Court to Hear NAMBLA Literature Case

By Mark Mead | July 7, 2008 | 8:19pm EDT

(CNSNews.com) - A U.S. District Court judge in Massachusetts this week will conduct an open hearing into whether incriminating background information about the North American Man-Boy Love Association (NAMBLA) should be included in a wrongful death lawsuit against the group.

The American Civil Liberties Union (ALCU) is defending NAMBLA in the suit that was filed last year by the parents of Jeffrey Curley. In 1997, Jeffrey, at the age of 10, was murdered and sodomized by two homosexuals.

The Curleys, who are asking for $200 million in their suit, accuse NAMBLA and its Internet website of prompting Salvatore Sicari and NAMBLA member Charles Jaynes to attack the boy.

According to allegations in the lawsuit, Jaynes, who became a NAMBLA member in 1997, obtained material from a computer at a Boston area public library, which they claim inspired him to commit the Oct. 1, 1997, crime.

Sicari and Jaynes are serving life terms in prison after being convicted of murder in the case.

According to evidence introduced at the murder trial, Sicari and Jaynes suffocated Curley by gagging him with a gasoline-soaked rag and, after the boy had died, sodomized him. Jeffrey's body was then placed in a cement-filled container and dropped in a Maine river.

Rising to the defense of NAMBLA, the ACLU argues that Jeffrey's parents, Robert and Barbara Curley, are wrong to want information from NAMBLA and testimony from undercover agents included in the wrongful death lawsuit.

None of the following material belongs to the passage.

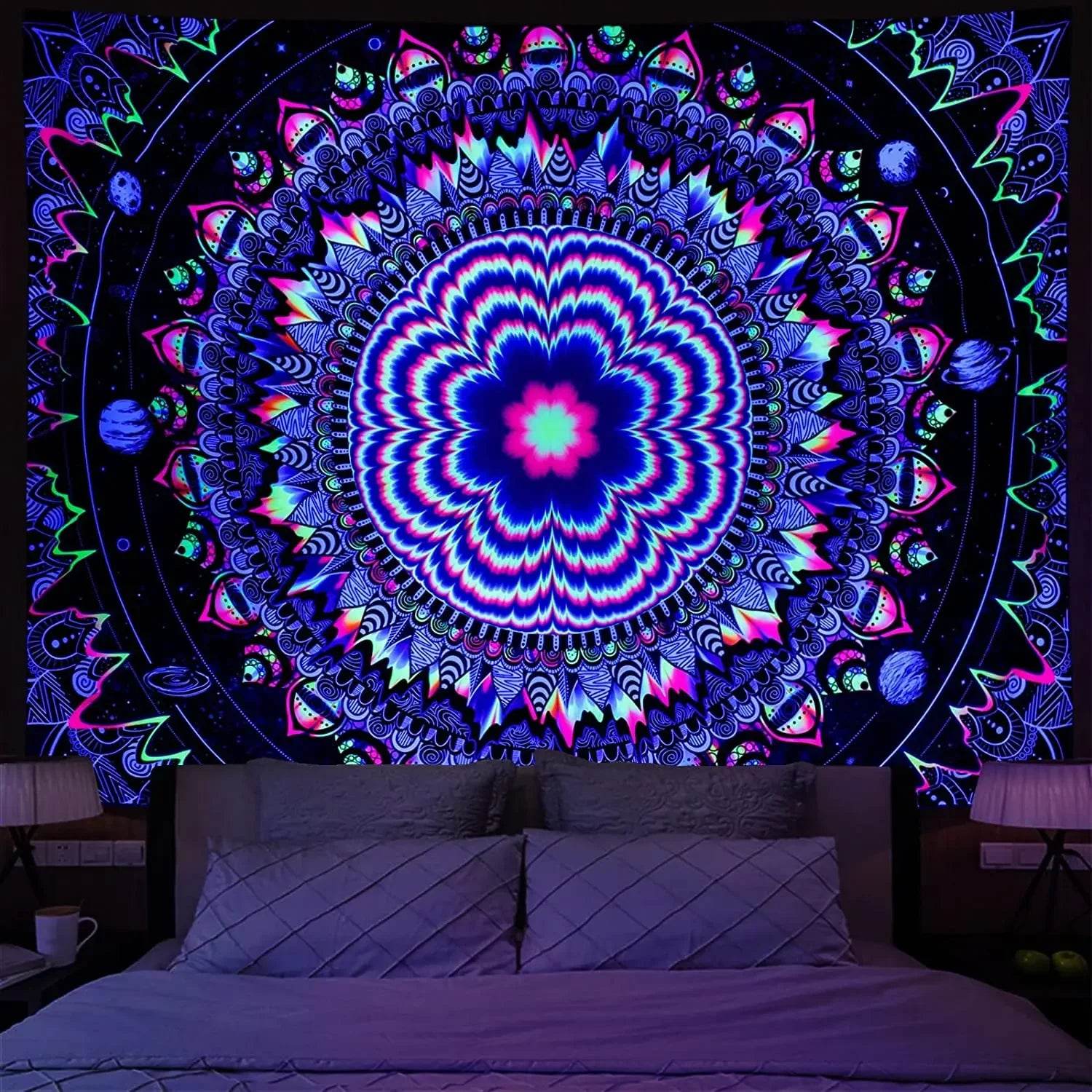 UV Neon Bohemian Decor for a Tranquil Meditation Room Vibe YJW-WH-577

"However tragic, the death of Jeffrey Curley was not a likely result of the defendants' publication of the material at issue," reads the legal brief filed by the ACLU. "No fair reading of these materials would result in the conclusion that they incited torture, murder and mutilation."

The Massachusetts ACLU did not return phone calls for additional comment, but said in a statement that NAMBLA bears no responsibility for the murder and rape of Jeffrey Curley.

"The lawsuit involved here, were it to succeed, would strike at the heart of freedom of speech," the statement read. "The case is based on a shocking murder. But the lawsuit says the crime is the responsibility not of those who committed the murder, but of someone who posted vile material on the Internet."

Rev. Louis Sheldon's Traditional Values Coalition, a pro-family think tank in Washington, DC, has been working with the Curleys' lawyers and has helped finance the lawsuit.

Sheldon believes access to pornographic materials at the Boston Public Library inspired Jaynes to murder and rape the boy, and that NAMBLA should be prosecuted accordingly.

"We have the manual that they give to all the NAMBLA people called 'Rape and Escape'... here's how you rape them and here's how you escape. We are convinced that this is a national menace."

Sheldon also believes federal judge George O'Toole's decision to conduct a public hearing on the subject is significant.

"Usually he (the judge) gives the denial on a piece of paper, but he's calling for a public hearing," Sheldon said, "which says that he wants it out in the clear. He doesn't want anything under the carpet. It will give it (the case) a higher profile."

According to Sheldon, attorneys, Lawrence Frisoli and Patrick Gellen, who are representing the Curley family, have said that a trial regarding the NAMBLA lawsuit might not begin until next year.